§ Belge Alıntısı:
+++++

Emsal Mahkeme Kararı İstanbul Bölge Adliye Mahkemesi 13. Hukuk Dairesi 2021/2101 E. 2021/1746 K. 01.12.2021 T.

Görüntülediğiniz mahkeme kararı kesinleşmiş bir karardır.

T.C.
İSTANBUL
BÖLGE ADLİYE MAHKEMESİ
13. HUKUK DAİRESİ
DOSYA NO: 2021/2101 Esas
KARAR NO: 2021/1746 Karar
T Ü R K M İ L L E T İ A D I N A
B Ö L G E A D L İ Y E M A H K E M E S İ K A R A R I
İNCELENEN KARARIN
MAHKEMESİ: İSTANBUL ANADOLU 7. ASLİYE TİCARET MAHKEMESİ
TARİHİ: 20/09/2021 ( Ara Karar )
NUMARASI: 2021/613 Esas
DAVANIN KONUSU: Ticari Şirket (Fesih İstemli)

+++++

§ Kayıtlı Veriler:
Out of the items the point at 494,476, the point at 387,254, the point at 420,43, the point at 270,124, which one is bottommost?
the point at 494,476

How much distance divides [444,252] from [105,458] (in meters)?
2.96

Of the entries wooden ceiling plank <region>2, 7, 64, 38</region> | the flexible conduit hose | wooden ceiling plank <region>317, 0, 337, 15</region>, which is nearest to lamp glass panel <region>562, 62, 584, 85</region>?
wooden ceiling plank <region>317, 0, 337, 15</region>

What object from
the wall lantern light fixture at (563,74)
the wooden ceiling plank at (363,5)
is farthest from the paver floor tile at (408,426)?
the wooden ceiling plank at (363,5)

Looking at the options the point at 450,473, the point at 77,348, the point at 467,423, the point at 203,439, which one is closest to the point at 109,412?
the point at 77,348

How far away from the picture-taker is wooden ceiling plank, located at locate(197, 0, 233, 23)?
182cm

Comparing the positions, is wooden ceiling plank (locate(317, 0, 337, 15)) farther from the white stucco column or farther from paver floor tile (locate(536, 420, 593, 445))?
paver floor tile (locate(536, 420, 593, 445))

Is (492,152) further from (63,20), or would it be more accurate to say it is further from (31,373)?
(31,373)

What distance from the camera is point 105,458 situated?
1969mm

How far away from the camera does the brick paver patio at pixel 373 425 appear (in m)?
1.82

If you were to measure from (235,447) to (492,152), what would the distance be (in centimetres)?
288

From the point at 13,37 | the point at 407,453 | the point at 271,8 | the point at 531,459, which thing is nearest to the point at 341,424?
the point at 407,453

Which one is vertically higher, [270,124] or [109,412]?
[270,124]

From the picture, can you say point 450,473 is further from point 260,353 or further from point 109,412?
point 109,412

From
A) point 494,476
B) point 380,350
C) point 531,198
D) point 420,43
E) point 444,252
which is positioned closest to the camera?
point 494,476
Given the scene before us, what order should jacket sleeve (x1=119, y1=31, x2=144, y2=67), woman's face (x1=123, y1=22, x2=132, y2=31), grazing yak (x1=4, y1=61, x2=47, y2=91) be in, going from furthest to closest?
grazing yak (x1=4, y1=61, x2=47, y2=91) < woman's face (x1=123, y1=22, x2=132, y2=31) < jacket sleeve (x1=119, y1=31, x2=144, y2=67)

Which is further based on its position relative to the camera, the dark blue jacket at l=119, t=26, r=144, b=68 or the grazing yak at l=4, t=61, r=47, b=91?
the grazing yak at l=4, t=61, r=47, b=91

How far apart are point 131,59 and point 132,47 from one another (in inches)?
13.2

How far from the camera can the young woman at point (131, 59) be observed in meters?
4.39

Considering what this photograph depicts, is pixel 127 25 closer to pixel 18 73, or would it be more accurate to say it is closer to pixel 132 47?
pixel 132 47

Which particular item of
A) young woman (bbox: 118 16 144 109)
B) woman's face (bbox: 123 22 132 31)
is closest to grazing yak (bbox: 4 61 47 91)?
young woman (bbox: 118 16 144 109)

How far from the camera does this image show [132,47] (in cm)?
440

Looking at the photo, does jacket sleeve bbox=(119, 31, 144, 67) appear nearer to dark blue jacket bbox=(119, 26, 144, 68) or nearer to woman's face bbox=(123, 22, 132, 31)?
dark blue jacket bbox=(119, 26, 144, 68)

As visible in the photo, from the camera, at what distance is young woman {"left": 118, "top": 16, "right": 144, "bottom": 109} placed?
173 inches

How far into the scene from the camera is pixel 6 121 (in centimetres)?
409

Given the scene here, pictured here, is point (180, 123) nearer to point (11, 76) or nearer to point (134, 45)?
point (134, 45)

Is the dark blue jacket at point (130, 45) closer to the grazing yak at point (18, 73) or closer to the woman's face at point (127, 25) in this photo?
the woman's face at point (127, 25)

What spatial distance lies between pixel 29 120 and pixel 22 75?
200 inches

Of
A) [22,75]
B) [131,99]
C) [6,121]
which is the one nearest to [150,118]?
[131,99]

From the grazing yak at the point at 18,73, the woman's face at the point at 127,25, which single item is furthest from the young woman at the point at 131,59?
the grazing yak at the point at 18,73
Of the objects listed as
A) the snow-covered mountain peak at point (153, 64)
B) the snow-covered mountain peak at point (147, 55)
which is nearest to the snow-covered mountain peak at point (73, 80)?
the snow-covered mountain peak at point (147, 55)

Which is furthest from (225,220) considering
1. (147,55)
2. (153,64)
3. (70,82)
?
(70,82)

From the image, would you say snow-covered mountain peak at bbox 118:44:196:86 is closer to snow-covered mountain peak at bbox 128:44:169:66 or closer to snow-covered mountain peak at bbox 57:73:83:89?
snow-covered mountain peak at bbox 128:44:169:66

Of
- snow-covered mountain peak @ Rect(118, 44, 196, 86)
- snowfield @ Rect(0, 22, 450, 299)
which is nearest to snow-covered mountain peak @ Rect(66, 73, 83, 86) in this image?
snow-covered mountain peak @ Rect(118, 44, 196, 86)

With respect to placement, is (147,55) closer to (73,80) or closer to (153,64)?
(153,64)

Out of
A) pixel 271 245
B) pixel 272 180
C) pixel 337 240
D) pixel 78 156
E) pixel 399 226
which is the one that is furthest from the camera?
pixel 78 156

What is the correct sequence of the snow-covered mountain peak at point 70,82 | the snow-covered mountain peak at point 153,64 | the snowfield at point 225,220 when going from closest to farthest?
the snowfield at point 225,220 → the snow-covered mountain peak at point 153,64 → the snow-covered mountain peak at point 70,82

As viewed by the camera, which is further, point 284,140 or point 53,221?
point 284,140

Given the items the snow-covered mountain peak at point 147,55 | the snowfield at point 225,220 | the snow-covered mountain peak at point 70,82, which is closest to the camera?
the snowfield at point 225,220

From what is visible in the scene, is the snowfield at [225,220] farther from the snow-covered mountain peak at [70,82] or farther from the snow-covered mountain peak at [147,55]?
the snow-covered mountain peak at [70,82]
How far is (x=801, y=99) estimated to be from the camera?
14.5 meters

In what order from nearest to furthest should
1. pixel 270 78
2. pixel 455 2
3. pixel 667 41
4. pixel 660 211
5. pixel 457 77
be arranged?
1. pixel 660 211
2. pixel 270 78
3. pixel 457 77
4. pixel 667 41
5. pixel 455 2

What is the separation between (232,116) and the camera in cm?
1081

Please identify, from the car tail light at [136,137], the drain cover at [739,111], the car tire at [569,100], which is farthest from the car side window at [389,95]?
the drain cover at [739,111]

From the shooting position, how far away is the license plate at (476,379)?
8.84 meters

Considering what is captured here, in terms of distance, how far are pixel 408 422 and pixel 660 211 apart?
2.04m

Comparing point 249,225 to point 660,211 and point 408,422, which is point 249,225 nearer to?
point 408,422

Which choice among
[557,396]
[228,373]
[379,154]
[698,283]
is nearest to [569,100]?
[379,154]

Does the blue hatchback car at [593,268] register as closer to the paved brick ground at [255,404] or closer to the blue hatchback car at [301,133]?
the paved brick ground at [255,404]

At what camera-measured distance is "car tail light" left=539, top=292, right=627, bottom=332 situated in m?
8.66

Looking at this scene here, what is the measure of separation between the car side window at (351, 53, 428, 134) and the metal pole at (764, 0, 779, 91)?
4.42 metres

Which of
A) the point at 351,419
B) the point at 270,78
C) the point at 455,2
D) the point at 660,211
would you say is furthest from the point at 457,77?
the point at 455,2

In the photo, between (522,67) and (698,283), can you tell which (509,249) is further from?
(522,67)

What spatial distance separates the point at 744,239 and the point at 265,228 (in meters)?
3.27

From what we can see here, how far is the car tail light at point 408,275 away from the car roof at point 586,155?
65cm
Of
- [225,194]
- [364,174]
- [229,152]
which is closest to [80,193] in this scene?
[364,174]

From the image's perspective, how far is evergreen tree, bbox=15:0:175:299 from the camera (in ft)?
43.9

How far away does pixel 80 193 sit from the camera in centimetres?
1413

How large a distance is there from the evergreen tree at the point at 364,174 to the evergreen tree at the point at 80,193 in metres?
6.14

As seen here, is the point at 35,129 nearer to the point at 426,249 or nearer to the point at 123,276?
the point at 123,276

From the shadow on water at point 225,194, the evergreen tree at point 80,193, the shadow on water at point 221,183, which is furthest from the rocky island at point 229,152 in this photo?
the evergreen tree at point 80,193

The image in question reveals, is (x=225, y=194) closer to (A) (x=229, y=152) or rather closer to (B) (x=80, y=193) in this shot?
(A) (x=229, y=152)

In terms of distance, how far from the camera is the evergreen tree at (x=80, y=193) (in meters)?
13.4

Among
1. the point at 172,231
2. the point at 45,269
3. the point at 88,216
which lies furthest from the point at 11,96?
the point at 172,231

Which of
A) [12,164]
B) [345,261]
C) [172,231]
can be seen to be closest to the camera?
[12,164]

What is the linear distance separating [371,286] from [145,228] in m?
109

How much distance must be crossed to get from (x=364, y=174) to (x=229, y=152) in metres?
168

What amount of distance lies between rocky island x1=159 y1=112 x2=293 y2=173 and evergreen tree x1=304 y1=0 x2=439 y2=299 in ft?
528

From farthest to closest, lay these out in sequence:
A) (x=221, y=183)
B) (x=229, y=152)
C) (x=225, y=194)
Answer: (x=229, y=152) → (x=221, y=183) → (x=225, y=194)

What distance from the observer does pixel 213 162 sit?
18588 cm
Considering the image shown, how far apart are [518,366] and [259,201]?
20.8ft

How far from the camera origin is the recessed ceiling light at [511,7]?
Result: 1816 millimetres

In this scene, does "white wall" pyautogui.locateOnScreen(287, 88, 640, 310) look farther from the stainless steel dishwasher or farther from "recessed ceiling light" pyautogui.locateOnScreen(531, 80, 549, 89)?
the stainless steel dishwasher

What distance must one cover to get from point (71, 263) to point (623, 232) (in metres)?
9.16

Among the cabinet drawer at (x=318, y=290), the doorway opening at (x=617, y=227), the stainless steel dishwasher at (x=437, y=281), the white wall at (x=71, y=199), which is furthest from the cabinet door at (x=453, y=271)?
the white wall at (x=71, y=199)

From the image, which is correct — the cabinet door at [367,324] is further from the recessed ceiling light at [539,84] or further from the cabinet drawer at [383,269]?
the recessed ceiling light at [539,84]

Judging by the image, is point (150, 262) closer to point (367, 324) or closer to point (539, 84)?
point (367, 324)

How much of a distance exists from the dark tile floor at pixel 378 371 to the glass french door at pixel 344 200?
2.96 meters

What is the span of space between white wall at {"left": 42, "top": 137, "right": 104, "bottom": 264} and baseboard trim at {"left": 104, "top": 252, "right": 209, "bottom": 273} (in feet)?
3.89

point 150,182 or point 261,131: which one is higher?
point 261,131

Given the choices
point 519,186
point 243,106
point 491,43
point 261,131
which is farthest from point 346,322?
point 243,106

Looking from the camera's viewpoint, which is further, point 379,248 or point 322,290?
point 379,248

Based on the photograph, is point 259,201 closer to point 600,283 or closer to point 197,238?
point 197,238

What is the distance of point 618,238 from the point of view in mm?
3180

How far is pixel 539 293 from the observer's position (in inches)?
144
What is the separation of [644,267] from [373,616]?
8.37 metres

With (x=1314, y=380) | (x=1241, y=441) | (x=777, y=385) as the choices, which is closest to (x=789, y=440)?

+++++

§ Yapılacak İşler:
A – Mahkeme kararında "Görüntülediğiniz mahkeme kararı" ile başlayıp "Ara Karar )" ifadesine kadar süren kısmı aynen tekrar yazın.
B – Mahkeme kararına göre incelenen karar hangi mahkeme tarafından verilmiştir?
C – Mahkeme kararındaki "Görüntülediğiniz mahkeme kararı kesinleşmiş bir karardır." cümlesini İngilizceye çevirin.
Verilerin bu işte hiçbir rolü yoktur.

§ Görev Cevapları:
A –
Görüntülediğiniz mahkeme kararı kesinleşmiş bir karardır.

T.C.
İSTANBUL
BÖLGE ADLİYE MAHKEMESİ
13. HUKUK DAİRESİ
DOSYA NO: 2021/2101 Esas
KARAR NO: 2021/1746 Karar
T Ü R K M İ L L E T İ A D I N A
B Ö L G E A D L İ Y E M A H K E M E S İ K A R A R I
İNCELENEN KARARIN
MAHKEMESİ: İSTANBUL ANADOLU 7. ASLİYE TİCARET MAHKEMESİ
TARİHİ: 20/09/2021 ( Ara Karar )

B – İstanbul Anadolu 7. Asliye Ticaret Mahkemesi.

C – The court decision you are viewing is a finalized decision.